## DATASET SECTION
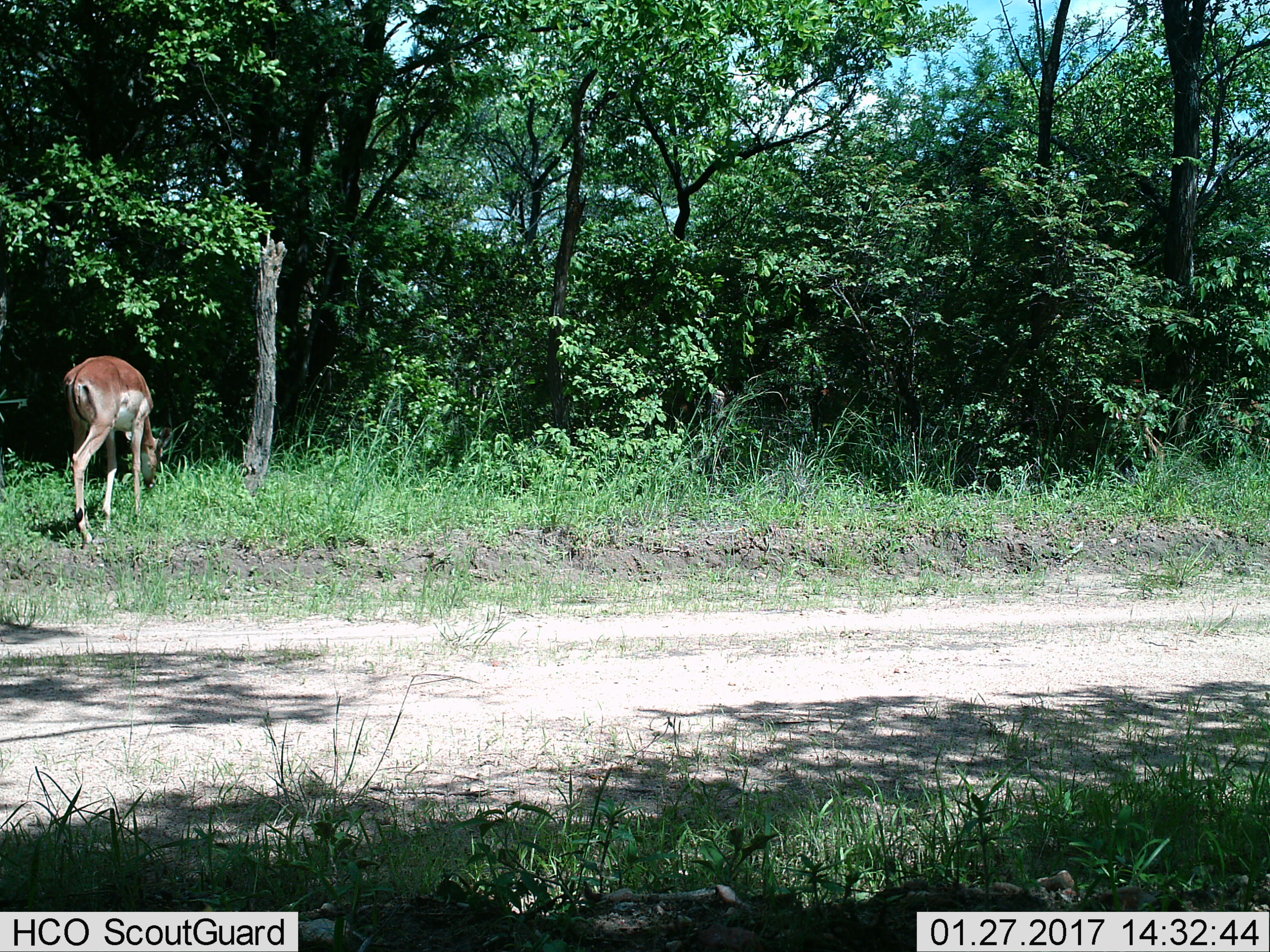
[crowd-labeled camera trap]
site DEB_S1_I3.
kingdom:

## EXERCISE OBJECTIVE
Please return the full listing exactly as given, with the images left out.

## TASK SOLUTION
[crowd-labeled camera trap]
site DEB_S1_I3.
kingdom:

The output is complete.